The role of lymphocytes is to facilitate recognition of foreign antigens (immune stimulators) and to mount responses for their neutralization and/or elimination.
The developmental stages of B and T cells correspond to gene rearrangement events, leading to the different specificity of B cell and T cell receptors. B cells mature in the bone marrow, whereas T cells undergo education and maturation in the thymus.
B lymphocytes utilise an immunoglobulin receptor to recognise conformational antigens. Upon activation, they mature into plasma cells to secrete specific antibodies with directed target specificity.
T lymphocytes recognised processed antigen presented via major histocompatibility molecules. Multiple phenotypic subsets exist, allowing for differential regulation of cellular immune function.
T‐helper cells express CD4 molecules, and assist in both cellular and humoral functions. Specific helper activity is directed via secretion of pleiotropic cytokines.
Cytotoxic T cells express CD8 molecules, and target viral infected or tumour targets for destruction.
All T lymphocytes bear the CD3 molecule to assist in signalling once antigen is encountered.

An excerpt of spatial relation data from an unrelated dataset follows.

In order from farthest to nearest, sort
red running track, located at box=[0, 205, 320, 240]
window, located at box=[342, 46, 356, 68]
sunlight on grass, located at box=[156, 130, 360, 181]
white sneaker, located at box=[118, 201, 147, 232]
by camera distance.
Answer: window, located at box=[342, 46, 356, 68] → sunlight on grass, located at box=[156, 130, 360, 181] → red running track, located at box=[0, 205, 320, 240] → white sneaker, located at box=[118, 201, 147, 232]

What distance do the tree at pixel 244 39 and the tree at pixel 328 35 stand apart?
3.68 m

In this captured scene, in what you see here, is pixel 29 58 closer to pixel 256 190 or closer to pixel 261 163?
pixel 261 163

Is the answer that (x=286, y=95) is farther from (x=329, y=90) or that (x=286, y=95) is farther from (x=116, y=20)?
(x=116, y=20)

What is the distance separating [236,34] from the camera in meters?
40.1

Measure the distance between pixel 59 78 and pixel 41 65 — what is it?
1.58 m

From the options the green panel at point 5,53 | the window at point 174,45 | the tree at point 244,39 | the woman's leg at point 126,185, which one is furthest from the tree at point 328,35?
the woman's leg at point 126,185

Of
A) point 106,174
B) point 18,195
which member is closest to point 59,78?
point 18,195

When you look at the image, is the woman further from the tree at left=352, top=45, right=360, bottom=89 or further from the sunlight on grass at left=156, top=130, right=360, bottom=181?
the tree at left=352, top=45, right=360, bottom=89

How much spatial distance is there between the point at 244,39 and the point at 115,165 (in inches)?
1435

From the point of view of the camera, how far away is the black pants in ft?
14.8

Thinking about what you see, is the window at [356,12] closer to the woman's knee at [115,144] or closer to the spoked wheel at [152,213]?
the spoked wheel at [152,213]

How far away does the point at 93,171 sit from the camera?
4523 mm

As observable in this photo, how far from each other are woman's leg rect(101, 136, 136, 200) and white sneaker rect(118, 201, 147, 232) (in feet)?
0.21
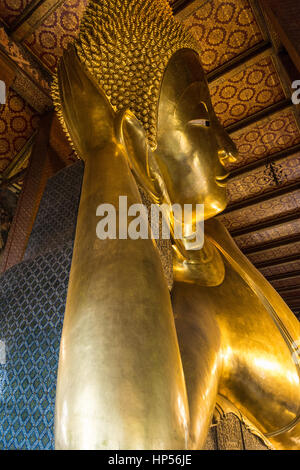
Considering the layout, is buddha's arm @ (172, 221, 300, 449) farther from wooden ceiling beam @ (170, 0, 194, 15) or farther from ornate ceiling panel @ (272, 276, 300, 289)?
ornate ceiling panel @ (272, 276, 300, 289)

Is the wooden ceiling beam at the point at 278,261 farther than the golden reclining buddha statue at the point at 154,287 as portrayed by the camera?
Yes

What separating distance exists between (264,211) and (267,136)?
1.25m

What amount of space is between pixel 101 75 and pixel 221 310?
0.53 metres

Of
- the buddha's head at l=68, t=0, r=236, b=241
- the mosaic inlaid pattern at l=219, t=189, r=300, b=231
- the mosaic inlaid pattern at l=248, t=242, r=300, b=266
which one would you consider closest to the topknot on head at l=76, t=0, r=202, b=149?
the buddha's head at l=68, t=0, r=236, b=241

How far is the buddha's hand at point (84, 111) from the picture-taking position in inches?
Answer: 23.7

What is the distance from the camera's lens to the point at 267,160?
3477 mm

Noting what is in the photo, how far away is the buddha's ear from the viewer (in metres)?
0.60

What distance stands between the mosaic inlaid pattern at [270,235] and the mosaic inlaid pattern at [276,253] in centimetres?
19

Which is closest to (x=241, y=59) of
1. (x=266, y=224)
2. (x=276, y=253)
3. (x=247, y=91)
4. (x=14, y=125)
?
(x=247, y=91)

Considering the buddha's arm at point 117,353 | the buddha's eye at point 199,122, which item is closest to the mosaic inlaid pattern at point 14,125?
the buddha's eye at point 199,122

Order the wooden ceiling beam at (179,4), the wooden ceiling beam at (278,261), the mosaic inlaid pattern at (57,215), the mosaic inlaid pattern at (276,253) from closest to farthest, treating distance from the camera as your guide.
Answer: the mosaic inlaid pattern at (57,215) < the wooden ceiling beam at (179,4) < the mosaic inlaid pattern at (276,253) < the wooden ceiling beam at (278,261)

The primary response of lymphocytes leads to the generation of ‘daughter clones’, which become effectors, a small fraction of which become memory cells. This generates a persistent population that can rapidly expand and respond with higher magnitude upon secondary encounter with an antigen.
The innate lymphocytes (natural killer cells, γδ T cells, invariant natural killer T cells and B‐1 cells) represent a special reservoir of cells that are able to respond quickly to a limited subset of antigens at sites of infection.